Fixed an issue where sensitivity scans suggested generators based on substrings within a column name.

HTML is now removed from text in comment fields.

Fixed an issue where the XML Path generator did not work correctly.

A new environment setting, TONIC_SUBSETTING_CYCLE_BREAK_GREEDY_ALGORITHM, indicates whether to use a new, faster greedy algorithm to compute the required cycle breaks for subsetting. By default, the setting is false.

File connector

  • Fixed an issue with uploading .txt files for local file workspaces.
  • For CSV file groups, added an option to specify the encoding format of all files. If not specified, Structural attempts to detect the encoding automatically. When encoding cannot be determined, the automatic encoding detection now defaults to UTF-8 instead of windows-1252.

MongoDB

  • Added an API endpoint to retrieve all of the field paths in a database.

MySQL

  • Writing output to a container repository now works with multiple database schemas.
  • Improved resilience to transient issues when copying tables.
  • Fixed an issue with delayed retries of failed file uploads during data generation.

Oracle

  • You can now write output data from an Oracle workspace to a Tonic Ephemeral snapshot.

Salesforce

  • You can now provide connected app credentials in the workspace configuration. These fields are only displayed if the credentials are not configured in the TONIC_SALESFORCE_CONSUMER_KEY and TONIC_SALESFORCE_CONSUMER_SECRET environment settings.

Snowflake

  • Fixed a regression where ALTER statements were inappropriately run through the GetDdl flow.
v1198 - v1201
June 14, 2024

Sensitivity scans now detect name values more accurately.

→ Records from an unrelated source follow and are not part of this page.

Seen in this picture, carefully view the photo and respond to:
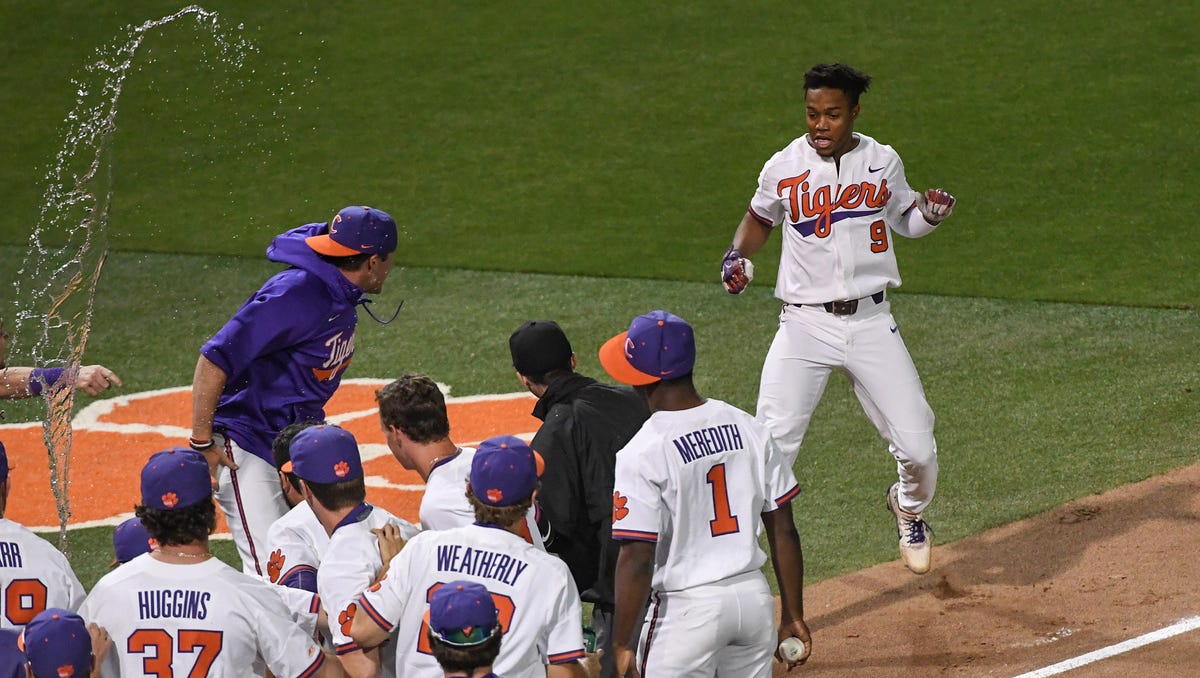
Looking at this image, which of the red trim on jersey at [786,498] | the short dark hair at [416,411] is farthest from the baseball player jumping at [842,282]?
the short dark hair at [416,411]

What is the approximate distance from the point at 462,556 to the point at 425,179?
9.75 metres

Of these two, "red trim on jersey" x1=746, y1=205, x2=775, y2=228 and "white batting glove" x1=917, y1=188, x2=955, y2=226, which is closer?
"white batting glove" x1=917, y1=188, x2=955, y2=226

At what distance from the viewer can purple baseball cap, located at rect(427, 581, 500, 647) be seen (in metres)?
3.27

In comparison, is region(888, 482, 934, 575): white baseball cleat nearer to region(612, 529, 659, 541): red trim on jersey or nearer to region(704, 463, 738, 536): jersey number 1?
region(704, 463, 738, 536): jersey number 1

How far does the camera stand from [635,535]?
420 cm

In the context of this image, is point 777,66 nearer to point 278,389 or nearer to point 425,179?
point 425,179

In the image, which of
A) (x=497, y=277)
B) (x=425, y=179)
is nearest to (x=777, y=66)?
(x=425, y=179)

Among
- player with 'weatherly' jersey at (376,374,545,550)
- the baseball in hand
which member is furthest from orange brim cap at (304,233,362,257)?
the baseball in hand

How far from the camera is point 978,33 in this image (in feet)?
46.9

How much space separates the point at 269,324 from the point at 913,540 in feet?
9.02

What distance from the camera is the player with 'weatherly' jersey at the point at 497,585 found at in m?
3.66

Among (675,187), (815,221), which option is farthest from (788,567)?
(675,187)

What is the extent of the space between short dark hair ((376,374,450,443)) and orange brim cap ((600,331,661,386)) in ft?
1.65

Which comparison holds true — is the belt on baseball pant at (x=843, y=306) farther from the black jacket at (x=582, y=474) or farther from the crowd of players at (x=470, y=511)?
the black jacket at (x=582, y=474)
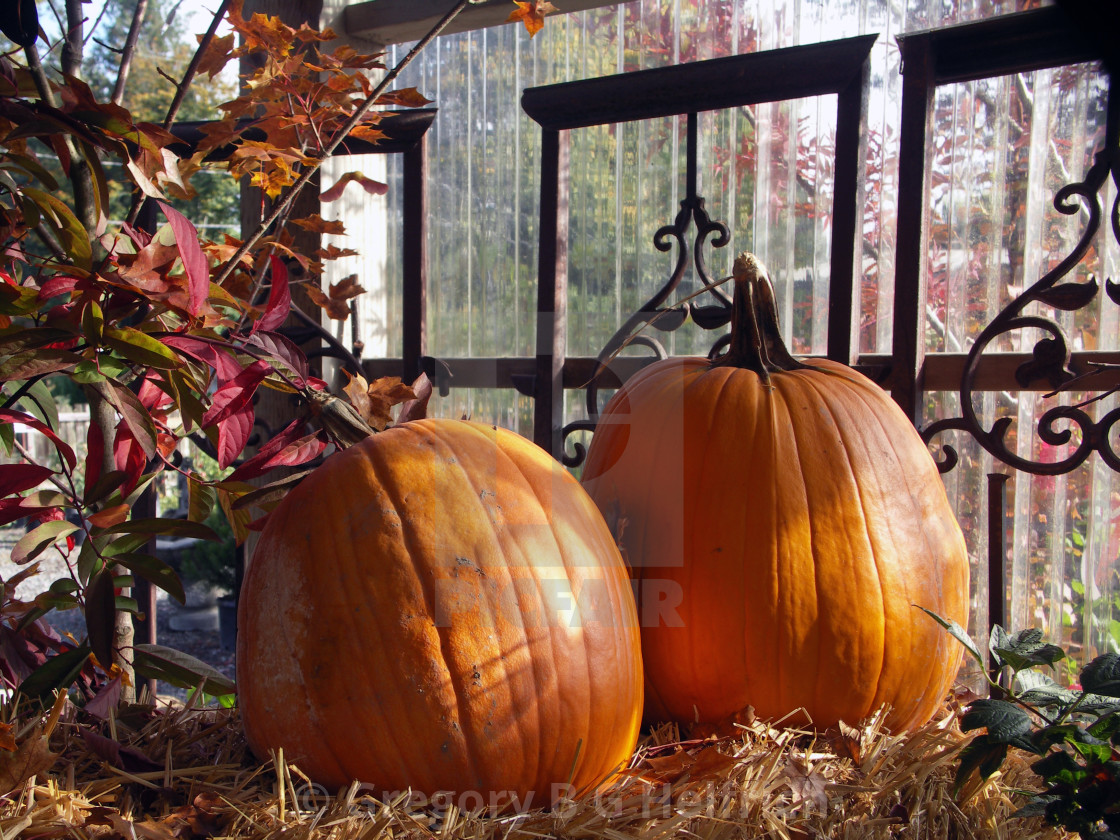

Fixed an issue with certificate uploads for database settings.

Fixed an issue where the Structural application would hang after you created a workspace.

Shared logs are now transferred to an HTTPS endpoint instead of an Amazon S3 endpoint.

Amazon EMR

  • Fixed an issue where Table View filters and table filters reported all WHERE clauses as invalid.

Amazon Redshift

  • You can now configure a workspace to include or exclude specific schemas.

PostgreSQL

  • When you choose to write output to an Ephemeral snapshot, you can now provide a custom configuration file.
v1190 - v1192
May 31, 2024

Improved the accuracy of name detection.

MongoDB

  • On Collection View, for hybrid view, added a Filters panel. For single view, you can now filter fields by value.

Oracle

  • The Data Generation Pipeline v2 for Oracle now supports subsetting.
v1183 - v1189
May 24, 2024

Salesforce data connector - The Salesforce data connector is now available for self-hosted instances that have a Professional or Enterprise license. It is currently only available by request. To request access to the Salesforce data connector, contact Tonic.ai support.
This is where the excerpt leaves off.